Archive for January, 2011

I think I need a moment

(Title is Actual Quote from today.)

Imagine a food. This is a food that you may enjoy various concoctions and flavors. You might even be a bit experimental.

Then, someone places something in your hand. It looks like this food. It even has the ingredients and components of this food. Yet, when you take a bite, your brain goes:


Your brain knows the components. They even sound good, if slightly on the experimental cutting edge of food.

Celery Root Carrot Cake. Okay, celery root isn’t all that traditional, but carrot cake is pretty good.

Blue Cheese Buttercream. Well, okay, kinda weird, but you had that pear olive oil cake with blue cheese buttercream that was pretty good, so you go for it.

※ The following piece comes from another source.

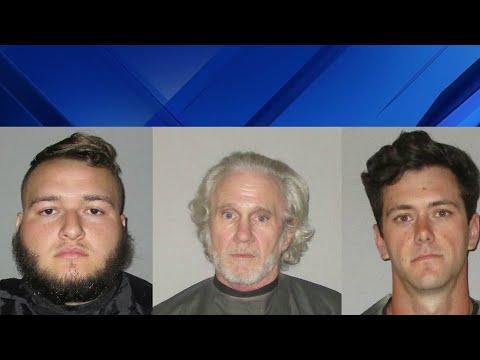 Flagler County undercover detectives break up drug-selling operation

Fried Chicken. Okay, unorthodox, but chicken and waffles is a southern delicacy, and you have even had the chicken ‘n waffle cupcake and it was good.

Citrus Buffalo Sauce. Which they should bottle and sell it was so good. Tangy and spice and I dont even like buffalo sauce.

Put it together? You have a cupcake that defies words, that is the bastard love child of an evil scientist and a high couture pastry chef.*

I give you, the Hot Josh.

“Celery root & carrot cake with Point Reyes blue cheese buttercream and citrus tinged Buffalo chicken.”

You take a bite. Your brain processes the cake. Not to sweet, very moist, very good. You bite into the chicken. Spicy, tangy, good. Yet, somehow, your brain refuses to process the combination of all of the components.

Seriously. My brain rejected this experience.


I can remember the taste of the buffalo chicken. And I kinda remember the cake. But even though I took several bites of everything together, I have no memory of that flavor.

They blew my brain. How many of you can say that a cupcake (or any food) did the same for you?

Read their post about the Hot Josh at

*Actually, it is a husband and wife team, and both parties embody both examples. :)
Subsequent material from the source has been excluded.